* **REQUEST**: Render every row below as a numbered list, omitting the blank lines.

Rows of spatial question data:
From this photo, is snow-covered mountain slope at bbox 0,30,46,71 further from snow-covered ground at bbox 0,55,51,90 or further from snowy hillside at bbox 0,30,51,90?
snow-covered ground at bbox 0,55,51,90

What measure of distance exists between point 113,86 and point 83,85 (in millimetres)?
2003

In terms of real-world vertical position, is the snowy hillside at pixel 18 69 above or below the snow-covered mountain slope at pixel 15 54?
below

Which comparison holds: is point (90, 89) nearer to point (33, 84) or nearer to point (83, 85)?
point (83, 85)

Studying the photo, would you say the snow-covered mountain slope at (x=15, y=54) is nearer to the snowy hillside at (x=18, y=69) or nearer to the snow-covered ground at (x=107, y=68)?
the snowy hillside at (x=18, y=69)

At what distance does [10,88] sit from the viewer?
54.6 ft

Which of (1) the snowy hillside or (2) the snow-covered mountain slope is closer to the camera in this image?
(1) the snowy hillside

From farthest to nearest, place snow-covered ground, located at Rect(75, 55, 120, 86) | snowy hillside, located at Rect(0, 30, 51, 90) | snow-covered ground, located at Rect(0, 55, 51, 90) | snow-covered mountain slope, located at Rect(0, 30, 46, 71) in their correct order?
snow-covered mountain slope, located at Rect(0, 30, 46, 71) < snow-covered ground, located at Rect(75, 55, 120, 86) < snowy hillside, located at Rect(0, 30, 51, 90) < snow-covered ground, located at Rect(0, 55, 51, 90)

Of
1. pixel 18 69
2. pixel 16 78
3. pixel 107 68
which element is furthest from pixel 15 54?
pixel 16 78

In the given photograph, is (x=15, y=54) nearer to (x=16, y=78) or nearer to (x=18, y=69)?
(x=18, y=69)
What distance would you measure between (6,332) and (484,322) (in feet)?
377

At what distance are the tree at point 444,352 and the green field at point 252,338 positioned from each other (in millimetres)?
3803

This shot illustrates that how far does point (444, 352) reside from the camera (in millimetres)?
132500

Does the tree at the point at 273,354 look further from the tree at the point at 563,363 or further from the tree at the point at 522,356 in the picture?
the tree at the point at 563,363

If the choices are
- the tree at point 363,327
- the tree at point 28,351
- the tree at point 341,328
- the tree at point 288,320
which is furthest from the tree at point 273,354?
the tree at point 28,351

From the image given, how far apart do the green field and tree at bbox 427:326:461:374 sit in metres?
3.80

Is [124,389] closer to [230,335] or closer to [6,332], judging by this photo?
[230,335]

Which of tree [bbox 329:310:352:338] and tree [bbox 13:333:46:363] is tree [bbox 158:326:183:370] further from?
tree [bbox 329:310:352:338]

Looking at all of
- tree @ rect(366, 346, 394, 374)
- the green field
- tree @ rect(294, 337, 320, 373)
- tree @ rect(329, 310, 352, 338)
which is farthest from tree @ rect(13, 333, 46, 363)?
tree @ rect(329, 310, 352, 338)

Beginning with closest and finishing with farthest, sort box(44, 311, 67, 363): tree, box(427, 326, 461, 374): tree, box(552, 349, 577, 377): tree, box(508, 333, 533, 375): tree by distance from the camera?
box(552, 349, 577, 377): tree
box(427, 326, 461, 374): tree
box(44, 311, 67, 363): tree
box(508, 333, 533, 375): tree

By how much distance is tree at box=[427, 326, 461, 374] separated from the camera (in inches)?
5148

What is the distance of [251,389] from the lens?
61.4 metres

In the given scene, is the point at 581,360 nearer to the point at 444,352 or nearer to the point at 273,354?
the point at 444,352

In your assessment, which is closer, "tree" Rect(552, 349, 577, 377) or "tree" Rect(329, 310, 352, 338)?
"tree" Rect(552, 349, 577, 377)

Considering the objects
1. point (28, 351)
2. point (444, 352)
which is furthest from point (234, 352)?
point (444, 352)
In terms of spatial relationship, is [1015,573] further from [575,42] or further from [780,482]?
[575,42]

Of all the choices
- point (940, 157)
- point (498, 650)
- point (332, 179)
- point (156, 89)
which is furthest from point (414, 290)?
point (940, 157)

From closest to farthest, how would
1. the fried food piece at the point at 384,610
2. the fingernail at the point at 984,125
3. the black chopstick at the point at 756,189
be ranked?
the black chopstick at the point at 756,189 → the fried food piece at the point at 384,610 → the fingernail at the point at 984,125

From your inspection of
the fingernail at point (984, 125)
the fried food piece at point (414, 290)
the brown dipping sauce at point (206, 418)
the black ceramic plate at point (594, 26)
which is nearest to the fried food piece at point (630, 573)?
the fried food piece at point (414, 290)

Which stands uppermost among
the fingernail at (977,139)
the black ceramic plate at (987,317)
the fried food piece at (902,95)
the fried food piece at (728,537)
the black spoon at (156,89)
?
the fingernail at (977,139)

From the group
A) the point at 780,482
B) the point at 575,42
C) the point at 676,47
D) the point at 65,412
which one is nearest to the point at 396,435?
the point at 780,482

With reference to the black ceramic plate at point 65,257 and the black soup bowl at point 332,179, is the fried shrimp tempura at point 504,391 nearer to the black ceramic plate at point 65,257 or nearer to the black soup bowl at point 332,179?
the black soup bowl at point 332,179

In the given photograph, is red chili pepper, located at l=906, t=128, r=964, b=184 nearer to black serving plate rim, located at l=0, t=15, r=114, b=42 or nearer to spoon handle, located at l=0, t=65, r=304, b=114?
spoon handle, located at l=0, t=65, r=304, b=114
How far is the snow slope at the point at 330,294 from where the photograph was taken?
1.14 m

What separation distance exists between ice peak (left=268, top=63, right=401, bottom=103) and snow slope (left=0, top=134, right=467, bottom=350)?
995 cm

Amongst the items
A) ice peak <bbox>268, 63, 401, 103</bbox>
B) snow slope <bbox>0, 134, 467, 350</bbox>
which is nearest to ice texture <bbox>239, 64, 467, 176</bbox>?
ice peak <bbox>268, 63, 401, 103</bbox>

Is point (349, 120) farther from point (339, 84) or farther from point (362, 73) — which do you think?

* **ANSWER TO THIS TASK**:
1. From this photo, is snow-covered mountain slope at bbox 0,30,46,71 further from snow-covered ground at bbox 0,55,51,90 or further from snowy hillside at bbox 0,30,51,90?
2. snow-covered ground at bbox 0,55,51,90
3. What measure of distance exists between point 113,86 and point 83,85 (in millimetres)?
4. 2003
5. In terms of real-world vertical position, is the snowy hillside at pixel 18 69 above or below the snow-covered mountain slope at pixel 15 54?
6. below
7. Which comparison holds: is point (90, 89) nearer to point (33, 84) or nearer to point (83, 85)?
8. point (83, 85)
9. Studying the photo, would you say the snow-covered mountain slope at (x=15, y=54) is nearer to the snowy hillside at (x=18, y=69) or nearer to the snow-covered ground at (x=107, y=68)?
10. the snowy hillside at (x=18, y=69)
11. At what distance does [10,88] sit from the viewer?
12. 54.6 ft
13. Which of (1) the snowy hillside or (2) the snow-covered mountain slope is closer to the camera in this image?
14. (1) the snowy hillside
15. From farthest to nearest, place snow-covered ground, located at Rect(75, 55, 120, 86) | snowy hillside, located at Rect(0, 30, 51, 90) | snow-covered ground, located at Rect(0, 55, 51, 90) | snow-covered mountain slope, located at Rect(0, 30, 46, 71) in their correct order?
16. snow-covered mountain slope, located at Rect(0, 30, 46, 71) < snow-covered ground, located at Rect(75, 55, 120, 86) < snowy hillside, located at Rect(0, 30, 51, 90) < snow-covered ground, located at Rect(0, 55, 51, 90)
17. Of
18. 1. pixel 18 69
19. 2. pixel 16 78
20. 3. pixel 107 68
21. which element is furthest from pixel 15 54?
22. pixel 16 78
23. In the given photograph, is (x=15, y=54) nearer to (x=16, y=78) or nearer to (x=18, y=69)?
24. (x=18, y=69)
25. What distance would you measure between (6,332) and (484,322) (in feet)?
26. 377
27. At what distance are the tree at point 444,352 and the green field at point 252,338 positioned from each other (in millimetres)?
28. 3803
29. This shot illustrates that how far does point (444, 352) reside from the camera (in millimetres)?
30. 132500
31. Does the tree at the point at 273,354 look further from the tree at the point at 563,363 or further from the tree at the point at 522,356 in the picture?
32. the tree at the point at 563,363
33. If the choices are
34. - the tree at point 363,327
35. - the tree at point 28,351
36. - the tree at point 341,328
37. - the tree at point 288,320
38. which is furthest from the tree at point 273,354?
39. the tree at point 28,351
40. From the image given, how far apart do the green field and tree at bbox 427:326:461:374 sit in metres?
41. 3.80
42. Is [124,389] closer to [230,335] or closer to [6,332], judging by this photo?
43. [230,335]
44. Which of tree [bbox 329:310:352:338] and tree [bbox 13:333:46:363] is tree [bbox 158:326:183:370] further from?
45. tree [bbox 329:310:352:338]
46. Looking at all of
47. - tree @ rect(366, 346, 394, 374)
48. - the green field
49. - tree @ rect(294, 337, 320, 373)
50. - tree @ rect(329, 310, 352, 338)
51. which is farthest from tree @ rect(13, 333, 46, 363)?
52. tree @ rect(329, 310, 352, 338)
53. Beginning with closest and finishing with farthest, sort box(44, 311, 67, 363): tree, box(427, 326, 461, 374): tree, box(552, 349, 577, 377): tree, box(508, 333, 533, 375): tree by distance from the camera?
54. box(552, 349, 577, 377): tree
55. box(427, 326, 461, 374): tree
56. box(44, 311, 67, 363): tree
57. box(508, 333, 533, 375): tree
58. By how much distance is tree at box=[427, 326, 461, 374] separated from the camera (in inches)?
59. 5148
60. What is the distance of [251,389] from the lens?
61. 61.4 metres
62. In the given scene, is the point at 581,360 nearer to the point at 444,352 or nearer to the point at 273,354?
63. the point at 444,352
64. In your assessment, which is closer, "tree" Rect(552, 349, 577, 377) or "tree" Rect(329, 310, 352, 338)?
65. "tree" Rect(552, 349, 577, 377)
66. Considering the objects
67. 1. point (28, 351)
68. 2. point (444, 352)
69. which is furthest from point (234, 352)?
70. point (444, 352)
71. In terms of spatial relationship, is [1015,573] further from [575,42] or further from [780,482]?
72. [575,42]
73. Of all the choices
74. - point (940, 157)
75. - point (498, 650)
76. - point (332, 179)
77. - point (156, 89)
78. which is furthest from point (414, 290)?
79. point (940, 157)
80. From closest to farthest, how would
81. 1. the fried food piece at the point at 384,610
82. 2. the fingernail at the point at 984,125
83. 3. the black chopstick at the point at 756,189
84. be ranked?
85. the black chopstick at the point at 756,189 → the fried food piece at the point at 384,610 → the fingernail at the point at 984,125
86. From your inspection of
87. the fingernail at point (984, 125)
88. the fried food piece at point (414, 290)
89. the brown dipping sauce at point (206, 418)
90. the black ceramic plate at point (594, 26)
91. which is nearest to the fried food piece at point (630, 573)?
92. the fried food piece at point (414, 290)
93. Which stands uppermost among
94. the fingernail at (977,139)
95. the black ceramic plate at (987,317)
96. the fried food piece at (902,95)
97. the fried food piece at (728,537)
98. the black spoon at (156,89)
99. ?
100. the fingernail at (977,139)
101. From the group
102. A) the point at 780,482
103. B) the point at 575,42
104. C) the point at 676,47
105. D) the point at 65,412
106. which one is nearest to the point at 396,435?
107. the point at 780,482
108. With reference to the black ceramic plate at point 65,257 and the black soup bowl at point 332,179, is the fried shrimp tempura at point 504,391 nearer to the black ceramic plate at point 65,257 or nearer to the black soup bowl at point 332,179?
109. the black soup bowl at point 332,179
110. In the given photograph, is red chili pepper, located at l=906, t=128, r=964, b=184 nearer to black serving plate rim, located at l=0, t=15, r=114, b=42 or nearer to spoon handle, located at l=0, t=65, r=304, b=114?
111. spoon handle, located at l=0, t=65, r=304, b=114
112. How far is the snow slope at the point at 330,294 from where the photograph was taken?
113. 1.14 m
114. What separation distance exists between ice peak (left=268, top=63, right=401, bottom=103) and snow slope (left=0, top=134, right=467, bottom=350)?
115. 995 cm
116. Amongst the items
117. A) ice peak <bbox>268, 63, 401, 103</bbox>
118. B) snow slope <bbox>0, 134, 467, 350</bbox>
119. which is nearest to ice texture <bbox>239, 64, 467, 176</bbox>?
120. ice peak <bbox>268, 63, 401, 103</bbox>
121. Is point (349, 120) farther from point (339, 84) or farther from point (362, 73) — which do you think?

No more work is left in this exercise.